Let’s clarify that fish do feel pain, but they experience the sensation different from how humans feel it.
When you examine fish, they lack a neocortex, which raises doubts that they can even feel pain. Fish may not even perceive an arrow piercing them as painful. That is why I believe that when you go out in a boat with a bow and release an arrow that pierces the gills of a fish, I don’t see that as unethical because of how fish don’t experience pain in the same way that we do. You can argue this if you like, but scientists have proven it.
Argument That You Will Never Win
Honestly, I don’t even bother convincing anyone that bowfishing is ethical. If a person chooses to see bowfishing as unethical, they have adopted a persona (i.e. militant vegetarians and militant vegans) to where nothing you say will convince them otherwise. Don’t even open your mouth to subtract a breath. Keep on a bowfishing!
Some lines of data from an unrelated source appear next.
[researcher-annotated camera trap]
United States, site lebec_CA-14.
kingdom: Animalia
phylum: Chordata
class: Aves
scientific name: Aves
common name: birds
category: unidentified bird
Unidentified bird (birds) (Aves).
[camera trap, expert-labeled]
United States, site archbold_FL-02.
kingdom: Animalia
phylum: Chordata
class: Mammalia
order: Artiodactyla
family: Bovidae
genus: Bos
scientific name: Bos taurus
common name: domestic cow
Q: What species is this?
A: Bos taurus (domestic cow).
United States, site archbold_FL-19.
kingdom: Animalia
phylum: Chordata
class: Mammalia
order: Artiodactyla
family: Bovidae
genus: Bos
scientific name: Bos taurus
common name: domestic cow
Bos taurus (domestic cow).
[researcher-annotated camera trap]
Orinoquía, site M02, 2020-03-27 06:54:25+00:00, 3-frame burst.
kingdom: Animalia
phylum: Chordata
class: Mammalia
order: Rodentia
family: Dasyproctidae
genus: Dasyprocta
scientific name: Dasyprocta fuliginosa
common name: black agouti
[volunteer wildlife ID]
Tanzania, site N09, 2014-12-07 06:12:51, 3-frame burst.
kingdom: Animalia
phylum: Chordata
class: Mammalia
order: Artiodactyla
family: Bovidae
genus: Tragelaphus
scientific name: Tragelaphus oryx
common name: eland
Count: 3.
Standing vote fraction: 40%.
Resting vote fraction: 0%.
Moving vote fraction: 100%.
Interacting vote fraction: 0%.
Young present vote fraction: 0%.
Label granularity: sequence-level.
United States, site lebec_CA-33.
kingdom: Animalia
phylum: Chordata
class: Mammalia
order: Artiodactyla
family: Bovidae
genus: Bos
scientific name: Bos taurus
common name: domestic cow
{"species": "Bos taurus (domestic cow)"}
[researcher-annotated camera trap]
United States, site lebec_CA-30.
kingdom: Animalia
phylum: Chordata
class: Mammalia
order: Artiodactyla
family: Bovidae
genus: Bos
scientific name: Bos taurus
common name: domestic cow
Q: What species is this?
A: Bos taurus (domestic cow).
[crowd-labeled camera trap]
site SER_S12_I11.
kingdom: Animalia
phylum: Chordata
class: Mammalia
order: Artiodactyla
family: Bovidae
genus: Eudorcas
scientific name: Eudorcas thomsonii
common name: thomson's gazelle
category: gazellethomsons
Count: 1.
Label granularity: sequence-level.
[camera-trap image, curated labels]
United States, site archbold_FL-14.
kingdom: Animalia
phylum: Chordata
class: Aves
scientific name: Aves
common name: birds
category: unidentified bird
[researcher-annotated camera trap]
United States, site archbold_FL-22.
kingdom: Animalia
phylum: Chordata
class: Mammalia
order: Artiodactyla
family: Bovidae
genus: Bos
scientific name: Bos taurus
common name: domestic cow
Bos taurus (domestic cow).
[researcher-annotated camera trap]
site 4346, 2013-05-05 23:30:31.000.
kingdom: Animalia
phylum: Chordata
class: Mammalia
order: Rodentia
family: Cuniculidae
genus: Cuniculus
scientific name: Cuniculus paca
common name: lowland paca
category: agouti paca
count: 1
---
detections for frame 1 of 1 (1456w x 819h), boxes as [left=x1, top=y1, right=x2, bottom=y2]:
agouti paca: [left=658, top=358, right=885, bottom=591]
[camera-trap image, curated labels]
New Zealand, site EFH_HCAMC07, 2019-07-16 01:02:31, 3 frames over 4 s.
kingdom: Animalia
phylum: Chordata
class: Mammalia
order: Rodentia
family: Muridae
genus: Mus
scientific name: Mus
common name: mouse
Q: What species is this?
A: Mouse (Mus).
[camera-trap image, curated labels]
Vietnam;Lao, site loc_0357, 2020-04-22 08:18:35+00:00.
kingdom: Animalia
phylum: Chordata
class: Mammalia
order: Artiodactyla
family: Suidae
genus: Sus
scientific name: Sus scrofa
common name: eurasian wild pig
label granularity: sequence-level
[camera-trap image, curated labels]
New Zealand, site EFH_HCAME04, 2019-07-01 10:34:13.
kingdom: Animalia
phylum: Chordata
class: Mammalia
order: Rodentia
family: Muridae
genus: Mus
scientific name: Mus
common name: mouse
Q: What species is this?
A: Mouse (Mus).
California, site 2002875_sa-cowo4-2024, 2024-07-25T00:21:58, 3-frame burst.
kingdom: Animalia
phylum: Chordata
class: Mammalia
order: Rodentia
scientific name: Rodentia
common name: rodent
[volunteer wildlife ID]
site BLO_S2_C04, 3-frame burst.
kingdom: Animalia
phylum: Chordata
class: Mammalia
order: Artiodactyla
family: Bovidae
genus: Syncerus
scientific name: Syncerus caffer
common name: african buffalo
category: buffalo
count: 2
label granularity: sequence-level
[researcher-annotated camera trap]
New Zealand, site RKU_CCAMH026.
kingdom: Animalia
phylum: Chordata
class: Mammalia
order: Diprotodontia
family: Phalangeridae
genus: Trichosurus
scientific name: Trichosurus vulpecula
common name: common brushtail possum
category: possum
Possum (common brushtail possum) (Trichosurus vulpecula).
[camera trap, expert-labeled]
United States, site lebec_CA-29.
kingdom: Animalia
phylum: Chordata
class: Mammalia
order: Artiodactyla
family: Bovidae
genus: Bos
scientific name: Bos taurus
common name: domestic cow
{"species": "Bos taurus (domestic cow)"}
I have a strong belief that for individuals who believe it as unethical, they can choose not to do it. I respect that type of person who follows their own values. That said, forcing your beliefs on others to where you think no one can fish or bowfish because you think of it as unethical only shines a negative spotlight on you.
I grew up bowfishing and fishing, and I bonded with nature and family while in the boat and waiting for the bite action on the line. Maybe that’s why I choose to view bowfishing and fishing as ethical, but like with vegans and vegatarians, you won’t convince me of it as an unethical sport. Sorry, but it’s not going to happen.
For many of us, hunting and fishing and bowfishing bring us closer to nature. The aquatic fragrance of the water and the scent of the fish caught, the enchanting call of a loon in the distant waters, the sight of the American bald eagle perched in the overhanging tree and the zealous beaver fast at work on his dam. You have nothing to compare to the experience of putting a boat on a lake or river and going bowfishing.